Honey Badgers Maintain Table Integrity with Strategic 2-1 Loss to Phoenix
Just when you least expect it, the Match Report is back! Like a fart under the covers on Valentine’s Day. For those not fortunate enough to have spent the last three months at Clark Field every Sunday, today marked the first soccer action of the new year. There was a little rust to knock off, but Phoenix provided the perfect opponent to shake off the cobwebs and not be on the receiving end of a typical Over 30 Premier ass whooping’.
A solid turnout of Honey Badgers showed up for the first winnable game of the campaign, and Cameron Road was solid on the ball in the opening moments pressing forward in attack.
The Honey Badgers were attacking Phoenix down the right flank, with Jake surging forward trying to get balls to the Derek and McKenna inside the 18 yard box.
The momentum was with the Badgers, but as so often happens, Phoenix popped up with a counter attack and stung Cameron Road with an early goal.
No worries, the Honey Badgers usually play better when coming from behind.
About midway through the half, many things conspired at once to turn the game on its head.
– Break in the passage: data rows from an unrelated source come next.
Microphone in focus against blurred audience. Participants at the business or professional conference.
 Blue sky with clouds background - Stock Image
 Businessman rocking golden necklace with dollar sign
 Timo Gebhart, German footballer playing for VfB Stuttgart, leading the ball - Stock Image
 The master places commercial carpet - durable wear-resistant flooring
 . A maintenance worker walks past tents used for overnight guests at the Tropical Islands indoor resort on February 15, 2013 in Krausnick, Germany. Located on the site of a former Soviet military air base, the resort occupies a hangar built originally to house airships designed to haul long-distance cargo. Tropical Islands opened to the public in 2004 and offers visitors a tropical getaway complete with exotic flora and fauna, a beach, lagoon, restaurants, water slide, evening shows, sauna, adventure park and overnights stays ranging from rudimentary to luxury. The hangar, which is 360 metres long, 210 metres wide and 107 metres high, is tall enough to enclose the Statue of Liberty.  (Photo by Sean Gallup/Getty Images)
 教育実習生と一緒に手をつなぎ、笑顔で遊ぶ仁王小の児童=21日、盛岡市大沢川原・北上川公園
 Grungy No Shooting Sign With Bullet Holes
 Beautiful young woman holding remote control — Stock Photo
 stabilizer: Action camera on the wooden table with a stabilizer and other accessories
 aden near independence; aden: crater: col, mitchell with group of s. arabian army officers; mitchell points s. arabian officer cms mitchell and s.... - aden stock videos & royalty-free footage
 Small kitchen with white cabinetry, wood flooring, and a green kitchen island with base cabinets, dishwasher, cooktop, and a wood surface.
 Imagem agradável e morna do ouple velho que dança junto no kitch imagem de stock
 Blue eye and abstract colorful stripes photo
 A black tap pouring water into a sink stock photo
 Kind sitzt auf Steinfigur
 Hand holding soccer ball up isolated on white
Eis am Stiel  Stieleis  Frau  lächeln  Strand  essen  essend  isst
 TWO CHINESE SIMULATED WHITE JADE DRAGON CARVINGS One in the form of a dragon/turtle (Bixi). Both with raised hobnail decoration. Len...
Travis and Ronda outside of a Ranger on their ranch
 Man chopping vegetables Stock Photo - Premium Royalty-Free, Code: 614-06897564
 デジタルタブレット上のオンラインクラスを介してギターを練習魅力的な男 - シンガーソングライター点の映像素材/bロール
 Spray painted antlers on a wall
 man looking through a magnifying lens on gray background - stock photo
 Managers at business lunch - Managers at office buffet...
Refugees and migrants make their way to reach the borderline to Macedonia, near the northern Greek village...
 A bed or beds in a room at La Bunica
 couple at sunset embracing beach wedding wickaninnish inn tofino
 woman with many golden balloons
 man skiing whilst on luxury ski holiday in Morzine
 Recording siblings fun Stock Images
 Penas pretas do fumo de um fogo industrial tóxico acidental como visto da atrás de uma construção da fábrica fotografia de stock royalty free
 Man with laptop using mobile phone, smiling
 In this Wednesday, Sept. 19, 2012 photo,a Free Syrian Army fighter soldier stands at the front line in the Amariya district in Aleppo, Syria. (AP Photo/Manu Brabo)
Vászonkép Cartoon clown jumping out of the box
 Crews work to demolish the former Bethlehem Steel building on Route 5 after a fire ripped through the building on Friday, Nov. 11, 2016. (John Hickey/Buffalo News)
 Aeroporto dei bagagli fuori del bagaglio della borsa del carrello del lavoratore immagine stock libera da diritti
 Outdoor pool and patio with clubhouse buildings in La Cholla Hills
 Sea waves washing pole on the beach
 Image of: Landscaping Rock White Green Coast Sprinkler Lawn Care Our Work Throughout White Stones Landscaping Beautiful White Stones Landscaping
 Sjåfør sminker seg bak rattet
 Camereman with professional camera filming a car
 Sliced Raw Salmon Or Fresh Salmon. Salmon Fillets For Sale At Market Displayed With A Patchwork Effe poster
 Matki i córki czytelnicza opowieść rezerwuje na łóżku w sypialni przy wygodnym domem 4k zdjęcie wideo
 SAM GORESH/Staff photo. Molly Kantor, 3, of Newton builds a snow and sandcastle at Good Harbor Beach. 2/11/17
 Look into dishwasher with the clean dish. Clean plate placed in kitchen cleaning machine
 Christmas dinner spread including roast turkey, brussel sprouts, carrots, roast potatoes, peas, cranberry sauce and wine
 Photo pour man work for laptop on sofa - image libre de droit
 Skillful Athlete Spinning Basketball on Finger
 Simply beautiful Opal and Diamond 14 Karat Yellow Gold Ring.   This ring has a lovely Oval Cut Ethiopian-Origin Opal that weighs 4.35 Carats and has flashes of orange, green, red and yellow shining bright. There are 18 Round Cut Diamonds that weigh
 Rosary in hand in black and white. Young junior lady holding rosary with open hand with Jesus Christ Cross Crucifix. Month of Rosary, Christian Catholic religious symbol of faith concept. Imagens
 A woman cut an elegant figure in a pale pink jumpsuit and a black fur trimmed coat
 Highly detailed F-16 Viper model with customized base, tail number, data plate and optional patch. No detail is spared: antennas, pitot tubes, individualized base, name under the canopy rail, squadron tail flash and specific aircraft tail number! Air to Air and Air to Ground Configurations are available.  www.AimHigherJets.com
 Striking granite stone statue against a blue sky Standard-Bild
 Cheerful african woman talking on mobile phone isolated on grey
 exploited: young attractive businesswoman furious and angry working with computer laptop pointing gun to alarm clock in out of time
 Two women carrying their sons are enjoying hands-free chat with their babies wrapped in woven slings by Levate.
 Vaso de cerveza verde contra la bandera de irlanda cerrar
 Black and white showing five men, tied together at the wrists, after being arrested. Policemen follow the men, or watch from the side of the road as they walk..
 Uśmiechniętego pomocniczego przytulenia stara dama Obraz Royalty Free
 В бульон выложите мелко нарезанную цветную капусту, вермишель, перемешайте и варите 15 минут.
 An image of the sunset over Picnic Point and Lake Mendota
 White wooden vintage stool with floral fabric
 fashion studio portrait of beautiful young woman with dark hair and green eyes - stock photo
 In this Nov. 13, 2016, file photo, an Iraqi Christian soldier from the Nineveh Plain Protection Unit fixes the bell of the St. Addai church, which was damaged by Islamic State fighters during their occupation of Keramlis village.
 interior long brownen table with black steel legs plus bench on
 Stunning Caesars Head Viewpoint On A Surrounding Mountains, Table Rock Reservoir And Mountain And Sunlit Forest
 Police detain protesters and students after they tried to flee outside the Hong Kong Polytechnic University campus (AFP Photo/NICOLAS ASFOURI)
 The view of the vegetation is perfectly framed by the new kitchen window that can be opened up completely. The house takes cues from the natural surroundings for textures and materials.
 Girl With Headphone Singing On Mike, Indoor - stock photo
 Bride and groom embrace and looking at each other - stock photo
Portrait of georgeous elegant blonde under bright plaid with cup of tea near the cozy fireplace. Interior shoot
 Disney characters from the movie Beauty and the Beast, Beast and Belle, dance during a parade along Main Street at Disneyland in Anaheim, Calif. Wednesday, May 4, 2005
The referee and Danny had a slight disagreement about the pros and cons of player/ref communication, Chappy drank a sip of his Rockstar and spit out a live bee, and a long-lost familiar face arose from over the hilltop. Behold it was “I, Gigi!” – hater of Dentists, lover of Columbian tea, and wearer of non-standard tiny black shorts most likely pilfered from his wife’s underwear drawer. So good to have the Italian Stallion back on the sidelines and on the pitch, even though he looks to have gained a considerable amount of weight to put him at the 82 pound mark.
After a lengthy delay where the referee threatened to call the game and down to 10 men, the Honey Badgers scrambled to switch gears and realign their tactical plan. To complicate matters further, Ciro was on the business end of a nasty tackle which rendered his tiny ankle kaput for the rest of the match. The Brian’s, Peterson and Willis would have to soak up the pressure in central midfield without their sensai.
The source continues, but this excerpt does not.